## Records supplied
§ §
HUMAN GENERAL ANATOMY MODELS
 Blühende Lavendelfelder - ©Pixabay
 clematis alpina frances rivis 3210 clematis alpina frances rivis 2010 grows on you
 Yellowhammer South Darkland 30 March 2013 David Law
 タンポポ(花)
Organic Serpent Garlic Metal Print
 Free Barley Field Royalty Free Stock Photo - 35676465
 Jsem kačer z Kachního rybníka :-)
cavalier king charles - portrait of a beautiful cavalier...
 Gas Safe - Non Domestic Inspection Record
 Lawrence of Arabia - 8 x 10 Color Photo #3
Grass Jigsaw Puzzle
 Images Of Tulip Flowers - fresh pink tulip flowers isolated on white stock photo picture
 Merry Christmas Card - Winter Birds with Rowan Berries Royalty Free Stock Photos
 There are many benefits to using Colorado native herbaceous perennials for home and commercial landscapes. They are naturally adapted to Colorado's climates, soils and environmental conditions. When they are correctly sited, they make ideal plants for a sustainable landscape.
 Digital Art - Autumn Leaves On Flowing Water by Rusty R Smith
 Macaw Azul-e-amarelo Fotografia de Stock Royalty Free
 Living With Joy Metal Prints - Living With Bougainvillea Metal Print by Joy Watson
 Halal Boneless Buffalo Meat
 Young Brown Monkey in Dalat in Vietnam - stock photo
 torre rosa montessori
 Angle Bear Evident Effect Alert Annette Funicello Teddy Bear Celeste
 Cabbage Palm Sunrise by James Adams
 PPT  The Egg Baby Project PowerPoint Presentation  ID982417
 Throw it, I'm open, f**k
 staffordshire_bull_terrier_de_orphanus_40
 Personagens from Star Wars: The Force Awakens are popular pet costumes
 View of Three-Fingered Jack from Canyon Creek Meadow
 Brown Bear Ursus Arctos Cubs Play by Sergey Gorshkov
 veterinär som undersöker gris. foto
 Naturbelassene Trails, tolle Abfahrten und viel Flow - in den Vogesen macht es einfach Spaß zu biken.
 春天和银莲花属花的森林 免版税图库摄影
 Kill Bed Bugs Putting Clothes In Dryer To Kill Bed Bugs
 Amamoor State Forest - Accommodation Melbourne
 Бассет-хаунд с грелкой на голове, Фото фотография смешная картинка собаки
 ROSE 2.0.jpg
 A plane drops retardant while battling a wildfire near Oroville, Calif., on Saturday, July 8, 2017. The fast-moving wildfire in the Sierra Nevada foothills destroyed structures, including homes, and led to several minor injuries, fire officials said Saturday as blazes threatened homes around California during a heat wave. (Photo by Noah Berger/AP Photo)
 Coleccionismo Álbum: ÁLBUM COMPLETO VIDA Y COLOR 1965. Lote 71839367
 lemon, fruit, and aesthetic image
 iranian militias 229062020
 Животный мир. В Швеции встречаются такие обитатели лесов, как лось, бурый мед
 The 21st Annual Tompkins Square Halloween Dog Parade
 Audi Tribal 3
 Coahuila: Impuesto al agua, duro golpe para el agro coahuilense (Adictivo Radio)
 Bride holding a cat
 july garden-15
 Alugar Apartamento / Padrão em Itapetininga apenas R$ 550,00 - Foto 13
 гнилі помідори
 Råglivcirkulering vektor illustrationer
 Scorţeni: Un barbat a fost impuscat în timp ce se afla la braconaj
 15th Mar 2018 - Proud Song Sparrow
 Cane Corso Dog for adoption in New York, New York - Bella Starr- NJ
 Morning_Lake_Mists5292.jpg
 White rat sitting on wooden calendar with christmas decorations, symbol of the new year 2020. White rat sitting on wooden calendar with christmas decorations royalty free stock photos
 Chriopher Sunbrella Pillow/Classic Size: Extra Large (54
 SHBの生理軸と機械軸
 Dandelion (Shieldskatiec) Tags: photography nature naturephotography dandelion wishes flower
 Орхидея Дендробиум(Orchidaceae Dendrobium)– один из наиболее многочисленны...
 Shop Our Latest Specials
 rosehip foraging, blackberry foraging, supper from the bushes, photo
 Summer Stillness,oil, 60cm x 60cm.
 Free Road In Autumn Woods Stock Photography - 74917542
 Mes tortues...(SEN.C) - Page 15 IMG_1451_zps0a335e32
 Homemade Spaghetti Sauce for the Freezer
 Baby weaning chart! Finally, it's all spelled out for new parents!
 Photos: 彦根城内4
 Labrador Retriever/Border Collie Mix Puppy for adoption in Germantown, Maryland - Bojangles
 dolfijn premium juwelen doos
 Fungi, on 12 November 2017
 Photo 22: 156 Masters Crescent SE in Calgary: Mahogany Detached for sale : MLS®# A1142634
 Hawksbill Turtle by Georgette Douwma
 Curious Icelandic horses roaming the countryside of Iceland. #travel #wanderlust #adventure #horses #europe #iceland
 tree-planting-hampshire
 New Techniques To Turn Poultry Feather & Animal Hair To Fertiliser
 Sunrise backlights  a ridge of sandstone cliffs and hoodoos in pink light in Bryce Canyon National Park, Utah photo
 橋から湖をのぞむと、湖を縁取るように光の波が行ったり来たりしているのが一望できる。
§ §
## What to work on
Retype the records above, but only those lines that fall between the line containing "There are many" and the line containing "torre rosa montessori", with both of those lines included, exactly as written.

## Written answer
 There are many benefits to using Colorado native herbaceous perennials for home and commercial landscapes. They are naturally adapted to Colorado's climates, soils and environmental conditions. When they are correctly sited, they make ideal plants for a sustainable landscape.
 Digital Art - Autumn Leaves On Flowing Water by Rusty R Smith
 Macaw Azul-e-amarelo Fotografia de Stock Royalty Free
 Living With Joy Metal Prints - Living With Bougainvillea Metal Print by Joy Watson
 Halal Boneless Buffalo Meat
 Young Brown Monkey in Dalat in Vietnam - stock photo
 torre rosa montessori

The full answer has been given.